Department of Pathophysiology, Key Lab of Neurological Disorder of Education Ministry, School of Basic Medicine, Tongji Medical College, Huazhong University of Science and Technology, Wuhan, P. R. China; Sino-Canada Collaborative Platform on Molecular Biology of Neurological Disease, Tongji Medical College, Huazhong University of Science and Technology, Wuhan, P. R. China.
Department of Genetics, School of Basic Medicine, Tongji Medical College, Huazhong University of Science and Technology, Wuhan, P. R. China; Sino-Canada Collaborative Platform on Molecular Biology of Neurological Disease, Tongji Medical College, Huazhong University of Science and Technology, Wuhan, P. R. China.
Biol Psychiatry. 2018 Mar 1;83(5):395-405. doi: 10.1016/j.biopsych.2017.07.023. Epub 2017 Aug 10.
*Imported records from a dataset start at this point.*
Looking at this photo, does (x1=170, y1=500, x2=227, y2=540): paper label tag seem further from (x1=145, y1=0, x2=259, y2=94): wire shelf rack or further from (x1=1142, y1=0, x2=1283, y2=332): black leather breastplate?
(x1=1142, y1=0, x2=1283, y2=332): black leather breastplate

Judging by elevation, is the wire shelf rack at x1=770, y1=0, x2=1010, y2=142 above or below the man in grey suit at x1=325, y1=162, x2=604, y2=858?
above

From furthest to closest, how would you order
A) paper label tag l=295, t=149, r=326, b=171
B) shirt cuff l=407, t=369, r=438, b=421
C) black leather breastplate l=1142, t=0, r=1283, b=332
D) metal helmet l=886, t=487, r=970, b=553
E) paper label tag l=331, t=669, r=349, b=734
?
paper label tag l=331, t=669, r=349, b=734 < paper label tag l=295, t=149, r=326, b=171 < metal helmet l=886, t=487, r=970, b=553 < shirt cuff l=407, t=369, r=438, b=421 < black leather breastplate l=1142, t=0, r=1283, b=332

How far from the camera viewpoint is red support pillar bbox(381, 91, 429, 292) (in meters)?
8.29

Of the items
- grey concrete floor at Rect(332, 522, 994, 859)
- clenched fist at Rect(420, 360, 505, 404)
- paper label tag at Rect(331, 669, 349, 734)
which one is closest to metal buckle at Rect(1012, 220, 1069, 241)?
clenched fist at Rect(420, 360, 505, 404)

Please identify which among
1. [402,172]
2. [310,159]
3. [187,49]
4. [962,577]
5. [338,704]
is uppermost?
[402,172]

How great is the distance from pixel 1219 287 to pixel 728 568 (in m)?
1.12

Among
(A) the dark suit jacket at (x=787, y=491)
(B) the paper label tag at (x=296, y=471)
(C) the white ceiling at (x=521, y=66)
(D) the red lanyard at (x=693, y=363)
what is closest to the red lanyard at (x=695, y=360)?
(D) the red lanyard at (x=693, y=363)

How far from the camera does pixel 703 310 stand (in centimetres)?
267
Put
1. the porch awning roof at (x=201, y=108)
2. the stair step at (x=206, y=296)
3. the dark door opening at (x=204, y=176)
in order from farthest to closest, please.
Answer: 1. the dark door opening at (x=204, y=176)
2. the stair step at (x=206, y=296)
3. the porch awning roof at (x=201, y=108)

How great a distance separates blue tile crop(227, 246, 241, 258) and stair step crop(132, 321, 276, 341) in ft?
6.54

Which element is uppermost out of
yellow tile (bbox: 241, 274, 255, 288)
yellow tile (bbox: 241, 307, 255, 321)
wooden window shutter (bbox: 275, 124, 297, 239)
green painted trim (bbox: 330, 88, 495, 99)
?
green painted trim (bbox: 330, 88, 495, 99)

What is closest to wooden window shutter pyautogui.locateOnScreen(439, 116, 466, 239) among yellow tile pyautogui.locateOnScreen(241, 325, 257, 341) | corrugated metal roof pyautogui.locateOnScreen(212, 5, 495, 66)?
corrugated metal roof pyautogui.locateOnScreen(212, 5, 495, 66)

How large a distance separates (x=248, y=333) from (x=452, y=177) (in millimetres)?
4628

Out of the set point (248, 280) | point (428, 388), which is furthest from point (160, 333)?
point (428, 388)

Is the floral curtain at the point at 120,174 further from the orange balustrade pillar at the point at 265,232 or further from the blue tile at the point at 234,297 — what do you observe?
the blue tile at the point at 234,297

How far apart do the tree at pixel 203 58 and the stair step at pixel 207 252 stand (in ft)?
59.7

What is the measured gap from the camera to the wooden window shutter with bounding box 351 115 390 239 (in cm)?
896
Synaptic loss is an early pathological event in Alzheimer's disease (AD), but its underlying molecular mechanisms remain largely unknown. Recently, microRNAs (miRNAs) have emerged as important modulators of synaptic function and memory.
We used miRNA array and quantitative polymerase chain reaction to examine the alteration of miRNAs in AD mice and patients as well as the Morris water maze to evaluate learning and memory in the mice. We also used adeno-associated virus or lentivirus to introduce tyrosine-protein phosphatase non-receptor type 1 (PTPN1) expression of silencing RNAs. Long-term potentiation and Golgi staining were used to evaluate the synaptic function and structure. We designed a peptide to interrupt miR-124/PTPN1 interaction.
Here we report that neuronal miR-124 is dramatically increased in the hippocampus of Tg2576 mice, a recognized AD mouse model. Similar changes were observed in specific brain regions of affected AD individuals. We further identified PTPN1 as a direct target of miR-124. Overexpression of miR-124 or knockdown of PTPN1 recapitulated AD-like phenotypes in mice, including deficits in synaptic transmission and plasticity as well as memory by impairing the glutamate receptor 2 membrane insertion. Most importantly, rebuilding the miR-124/PTPN1 pathway by suppression of miR-124, overexpression of PTPN1, or application of a peptide that disrupts the miR-124/PTPN1 interaction could restore synaptic failure and memory deficits.
Taken together, these results identified the miR-124/PTPN1 pathway as a critical mediator of synaptic dysfunction and memory loss in AD, and the miR-124/PTPN1 pathway could be considered as a promising novel therapeutic target for AD patients.
突触丢失是阿尔茨海默病(AD)的早期病理事件,但其潜在的分子机制在很大程度上仍不清楚。最近,microRNAs(miRNAs)已成为调节突触功能和记忆的重要调控因子。
我们使用 miRNA 阵列和定量聚合酶链反应来检测 AD 小鼠和患者中 miRNAs 的变化,以及 Morris 水迷宫来评估小鼠的学习和记忆。我们还使用腺相关病毒或慢病毒来引入酪氨酸蛋白磷酸酶非受体型 1(PTPN1)表达的沉默 RNA。长时程增强和高尔基染色用于评估突触功能和结构。我们设计了一种肽来中断 miR-124/PTPN1 相互作用。
在这里,我们报告神经元 miR-124 在 Tg2576 小鼠(一种公认的 AD 小鼠模型)的海马体中显著增加。在受影响的 AD 个体的特定大脑区域也观察到了类似的变化。我们进一步确定 PTPN1 是 miR-124 的直接靶标。miR-124 的过表达或 PTPN1 的敲低在小鼠中再现了 AD 样表型,包括突触传递和可塑性缺陷以及通过损害谷氨酸受体 2 膜插入的记忆。最重要的是,通过抑制 miR-124、过表达 PTPN1 或应用破坏 miR-124/PTPN1 相互作用的肽来重建 miR-124/PTPN1 途径,可以恢复突触功能障碍和记忆缺陷。
综上所述,这些结果确定了 miR-124/PTPN1 途径是 AD 中突触功能障碍和记忆丧失的关键介质,miR-124/PTPN1 途径可被视为 AD 患者有前途的新型治疗靶标。